Tuesday, December 15, 2009

Klaus in town - on a ship and not on a sleigh


The Diamond Princess leaving Hobart yesterday for New Zealand







Photos (Top to Bottom): Ken Morton and Otto Klaus in North Hobart yesterday; Olympia begin their warm-up at South Hobart after their centre-circle routine to pay tribute to their fans - Nick Cook is with the ball and the goalkeeper is Mark Johnston, who is now one of Australia's leading war historians and still coaches school teams in Melbourne; Otto Klaus, the Olympia coach, shakes hands with a Rapid official after a game at South Hobart. [The linesman is Tom Kelly, father of current Knights coach, Eamonn Kelly, and Mark Johnston is the goalkeeper trooping off the field]; Olympia-WPL coach, Otto Klaus, with players John Paplos, Paul Kaproulias, Marco the Hill Street Grocer, and Peter Sherman; An article about Nick Cook in the Saturday Evening Mercury; Nick Cook in his Rapid days.

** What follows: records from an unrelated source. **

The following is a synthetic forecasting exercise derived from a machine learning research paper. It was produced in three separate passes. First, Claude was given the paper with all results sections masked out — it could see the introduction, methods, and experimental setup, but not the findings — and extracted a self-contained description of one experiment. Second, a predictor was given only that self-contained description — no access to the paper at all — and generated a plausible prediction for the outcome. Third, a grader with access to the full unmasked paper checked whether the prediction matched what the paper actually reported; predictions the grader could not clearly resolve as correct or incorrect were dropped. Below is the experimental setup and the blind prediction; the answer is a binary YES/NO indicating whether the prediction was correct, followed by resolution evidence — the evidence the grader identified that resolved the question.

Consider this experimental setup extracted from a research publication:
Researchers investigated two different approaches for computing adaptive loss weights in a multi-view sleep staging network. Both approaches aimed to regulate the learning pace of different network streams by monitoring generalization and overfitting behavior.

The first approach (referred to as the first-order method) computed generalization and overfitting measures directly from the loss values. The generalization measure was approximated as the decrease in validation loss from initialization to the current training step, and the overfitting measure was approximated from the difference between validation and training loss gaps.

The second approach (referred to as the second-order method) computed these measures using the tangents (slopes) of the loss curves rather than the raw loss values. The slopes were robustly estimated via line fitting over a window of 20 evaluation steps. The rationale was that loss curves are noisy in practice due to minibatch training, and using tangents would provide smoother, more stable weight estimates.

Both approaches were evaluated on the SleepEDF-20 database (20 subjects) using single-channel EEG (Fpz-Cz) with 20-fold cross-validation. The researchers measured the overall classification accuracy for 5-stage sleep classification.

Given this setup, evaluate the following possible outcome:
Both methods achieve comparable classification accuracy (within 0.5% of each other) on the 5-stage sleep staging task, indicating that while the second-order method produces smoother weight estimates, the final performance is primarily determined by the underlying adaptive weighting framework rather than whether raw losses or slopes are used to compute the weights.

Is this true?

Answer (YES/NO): NO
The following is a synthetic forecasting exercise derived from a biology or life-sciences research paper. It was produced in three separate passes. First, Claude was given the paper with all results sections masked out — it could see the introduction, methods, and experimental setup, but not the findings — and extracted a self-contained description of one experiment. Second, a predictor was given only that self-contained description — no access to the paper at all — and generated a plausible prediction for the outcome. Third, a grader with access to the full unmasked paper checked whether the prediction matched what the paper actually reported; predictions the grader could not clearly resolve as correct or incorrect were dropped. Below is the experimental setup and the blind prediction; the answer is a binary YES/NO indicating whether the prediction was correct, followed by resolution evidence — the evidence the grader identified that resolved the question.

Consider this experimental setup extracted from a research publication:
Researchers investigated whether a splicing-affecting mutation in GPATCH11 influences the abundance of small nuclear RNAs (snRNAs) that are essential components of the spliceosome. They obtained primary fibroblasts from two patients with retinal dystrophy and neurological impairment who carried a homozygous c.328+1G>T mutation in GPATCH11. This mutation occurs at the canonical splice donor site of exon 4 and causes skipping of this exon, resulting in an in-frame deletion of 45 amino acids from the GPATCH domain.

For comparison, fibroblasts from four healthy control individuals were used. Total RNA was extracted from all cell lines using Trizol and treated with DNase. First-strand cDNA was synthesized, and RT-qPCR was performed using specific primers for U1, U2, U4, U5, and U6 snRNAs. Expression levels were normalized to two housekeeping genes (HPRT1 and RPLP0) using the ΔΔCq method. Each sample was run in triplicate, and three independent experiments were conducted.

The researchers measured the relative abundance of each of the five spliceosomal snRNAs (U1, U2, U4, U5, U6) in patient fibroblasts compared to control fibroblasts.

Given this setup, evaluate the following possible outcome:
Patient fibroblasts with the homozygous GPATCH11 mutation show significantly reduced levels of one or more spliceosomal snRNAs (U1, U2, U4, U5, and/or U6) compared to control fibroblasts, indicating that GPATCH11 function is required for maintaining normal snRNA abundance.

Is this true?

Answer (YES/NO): YES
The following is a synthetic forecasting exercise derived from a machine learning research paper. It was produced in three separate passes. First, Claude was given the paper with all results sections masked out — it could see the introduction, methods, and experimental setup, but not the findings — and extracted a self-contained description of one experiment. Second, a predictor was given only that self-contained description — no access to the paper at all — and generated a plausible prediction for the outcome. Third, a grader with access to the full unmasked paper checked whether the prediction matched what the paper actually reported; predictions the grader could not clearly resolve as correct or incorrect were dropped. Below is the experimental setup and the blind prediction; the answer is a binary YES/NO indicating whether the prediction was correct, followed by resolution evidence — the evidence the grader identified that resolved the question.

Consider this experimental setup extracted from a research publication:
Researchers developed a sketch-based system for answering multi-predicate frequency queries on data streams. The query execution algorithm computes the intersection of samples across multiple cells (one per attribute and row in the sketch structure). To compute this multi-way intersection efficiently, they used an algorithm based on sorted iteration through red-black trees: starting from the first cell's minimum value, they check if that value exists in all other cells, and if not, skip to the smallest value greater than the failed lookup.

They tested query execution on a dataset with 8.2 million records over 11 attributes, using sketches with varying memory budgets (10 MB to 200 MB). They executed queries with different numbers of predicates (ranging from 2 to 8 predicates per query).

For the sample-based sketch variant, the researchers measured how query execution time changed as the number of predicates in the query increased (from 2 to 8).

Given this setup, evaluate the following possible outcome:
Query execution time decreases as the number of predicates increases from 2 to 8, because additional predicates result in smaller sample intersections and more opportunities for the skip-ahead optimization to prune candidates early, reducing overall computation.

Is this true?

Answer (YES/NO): YES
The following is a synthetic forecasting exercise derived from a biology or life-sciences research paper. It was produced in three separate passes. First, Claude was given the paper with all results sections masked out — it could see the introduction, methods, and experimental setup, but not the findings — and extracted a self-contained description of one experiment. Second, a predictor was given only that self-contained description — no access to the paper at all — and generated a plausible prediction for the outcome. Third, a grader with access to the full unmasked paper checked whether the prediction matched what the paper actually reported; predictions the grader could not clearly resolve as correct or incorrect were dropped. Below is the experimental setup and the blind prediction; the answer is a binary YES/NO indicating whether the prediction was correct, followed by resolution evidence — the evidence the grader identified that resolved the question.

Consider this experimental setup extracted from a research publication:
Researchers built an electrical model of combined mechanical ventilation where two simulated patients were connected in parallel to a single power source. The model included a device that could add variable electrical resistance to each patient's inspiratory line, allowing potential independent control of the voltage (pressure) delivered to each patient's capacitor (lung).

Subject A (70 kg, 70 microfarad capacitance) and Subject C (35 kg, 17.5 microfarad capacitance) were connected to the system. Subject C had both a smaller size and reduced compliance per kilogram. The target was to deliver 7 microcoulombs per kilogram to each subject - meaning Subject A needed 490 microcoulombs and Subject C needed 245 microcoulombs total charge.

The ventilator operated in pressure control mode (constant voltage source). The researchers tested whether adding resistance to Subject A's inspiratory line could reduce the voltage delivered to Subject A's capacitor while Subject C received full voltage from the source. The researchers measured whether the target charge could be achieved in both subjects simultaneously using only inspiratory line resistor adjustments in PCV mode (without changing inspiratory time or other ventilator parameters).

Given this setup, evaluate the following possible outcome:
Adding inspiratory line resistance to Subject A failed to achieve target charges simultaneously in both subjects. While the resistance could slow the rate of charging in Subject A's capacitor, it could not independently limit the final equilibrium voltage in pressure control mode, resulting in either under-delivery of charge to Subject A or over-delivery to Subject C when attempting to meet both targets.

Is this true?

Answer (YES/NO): NO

Otto Klaus was in Hobart yesterday.


Klaus was, of course, the man who took Ulverstone to the state-wide Ampol Cup title back in 1982.

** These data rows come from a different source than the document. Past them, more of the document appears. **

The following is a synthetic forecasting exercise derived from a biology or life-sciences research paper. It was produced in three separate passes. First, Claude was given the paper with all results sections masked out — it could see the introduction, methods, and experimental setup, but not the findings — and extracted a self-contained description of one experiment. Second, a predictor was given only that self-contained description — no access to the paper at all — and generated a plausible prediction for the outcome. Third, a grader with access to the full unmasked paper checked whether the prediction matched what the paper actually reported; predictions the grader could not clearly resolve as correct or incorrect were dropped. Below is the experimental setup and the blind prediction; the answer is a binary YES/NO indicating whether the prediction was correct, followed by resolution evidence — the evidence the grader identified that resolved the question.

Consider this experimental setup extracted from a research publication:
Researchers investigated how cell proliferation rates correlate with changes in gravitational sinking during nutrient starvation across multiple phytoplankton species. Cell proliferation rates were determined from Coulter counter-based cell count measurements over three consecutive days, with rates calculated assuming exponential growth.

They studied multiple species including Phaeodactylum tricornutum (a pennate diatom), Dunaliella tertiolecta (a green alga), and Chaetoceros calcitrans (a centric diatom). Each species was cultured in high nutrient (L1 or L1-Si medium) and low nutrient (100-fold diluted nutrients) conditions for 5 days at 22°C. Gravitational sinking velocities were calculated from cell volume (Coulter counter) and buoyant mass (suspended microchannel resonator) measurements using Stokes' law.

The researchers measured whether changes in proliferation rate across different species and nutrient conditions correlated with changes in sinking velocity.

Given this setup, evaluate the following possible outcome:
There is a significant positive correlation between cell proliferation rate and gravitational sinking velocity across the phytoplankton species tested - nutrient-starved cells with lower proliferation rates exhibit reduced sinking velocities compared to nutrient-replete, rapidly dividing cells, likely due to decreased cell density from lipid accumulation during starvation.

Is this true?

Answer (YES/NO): NO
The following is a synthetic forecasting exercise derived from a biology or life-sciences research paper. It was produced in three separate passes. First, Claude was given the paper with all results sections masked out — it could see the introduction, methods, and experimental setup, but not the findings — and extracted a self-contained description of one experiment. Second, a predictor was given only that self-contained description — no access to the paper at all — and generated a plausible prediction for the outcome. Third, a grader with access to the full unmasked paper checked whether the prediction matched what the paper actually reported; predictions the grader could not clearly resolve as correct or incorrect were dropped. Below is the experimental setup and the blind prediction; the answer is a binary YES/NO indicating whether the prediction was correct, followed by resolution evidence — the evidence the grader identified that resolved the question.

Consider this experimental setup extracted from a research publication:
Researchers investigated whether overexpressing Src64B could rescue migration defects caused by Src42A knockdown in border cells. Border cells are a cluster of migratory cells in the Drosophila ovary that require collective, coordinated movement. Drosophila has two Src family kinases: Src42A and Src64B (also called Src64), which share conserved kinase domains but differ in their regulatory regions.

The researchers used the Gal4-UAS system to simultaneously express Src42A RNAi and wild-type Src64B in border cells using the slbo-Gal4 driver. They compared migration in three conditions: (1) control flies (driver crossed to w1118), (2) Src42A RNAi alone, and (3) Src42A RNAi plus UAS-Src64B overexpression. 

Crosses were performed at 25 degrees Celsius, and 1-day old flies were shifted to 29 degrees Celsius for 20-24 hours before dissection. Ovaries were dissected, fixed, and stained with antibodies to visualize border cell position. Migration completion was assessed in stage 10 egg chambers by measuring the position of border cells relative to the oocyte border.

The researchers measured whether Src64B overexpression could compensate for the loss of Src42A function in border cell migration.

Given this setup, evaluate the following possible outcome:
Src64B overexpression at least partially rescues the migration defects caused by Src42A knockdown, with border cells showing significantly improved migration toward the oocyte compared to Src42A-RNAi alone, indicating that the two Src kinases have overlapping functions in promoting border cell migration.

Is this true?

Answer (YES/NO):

On 2 October of that year, they beat Juventus 3-2, with Kent and Lapolla scoring for Juventus and Rob Smith, Sugden and L Jones netting for Ulverstone.


Ulverstone had a marvellous team while Klaus was at the helm and it included Joe McGrory, Liam Monagle, Rod Sanders and three fly-ins from Sydney each weekend - Badih Hammoud, Jim Meerbani and Peter Hassan.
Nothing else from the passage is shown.